**AIM OF THE EXERCISE**:
Copy the material below word for word.

[Questions on scene geometry]
=======
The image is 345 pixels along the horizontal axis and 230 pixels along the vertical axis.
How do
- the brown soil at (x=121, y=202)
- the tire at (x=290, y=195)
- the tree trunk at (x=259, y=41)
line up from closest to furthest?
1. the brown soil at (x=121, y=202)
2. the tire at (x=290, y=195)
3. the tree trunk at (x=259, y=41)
=======
**THE ANSWER**:
The image is 345 pixels along the horizontal axis and 230 pixels along the vertical axis.
How do
- the brown soil at (x=121, y=202)
- the tire at (x=290, y=195)
- the tree trunk at (x=259, y=41)
line up from closest to furthest?
1. the brown soil at (x=121, y=202)
2. the tire at (x=290, y=195)
3. the tree trunk at (x=259, y=41)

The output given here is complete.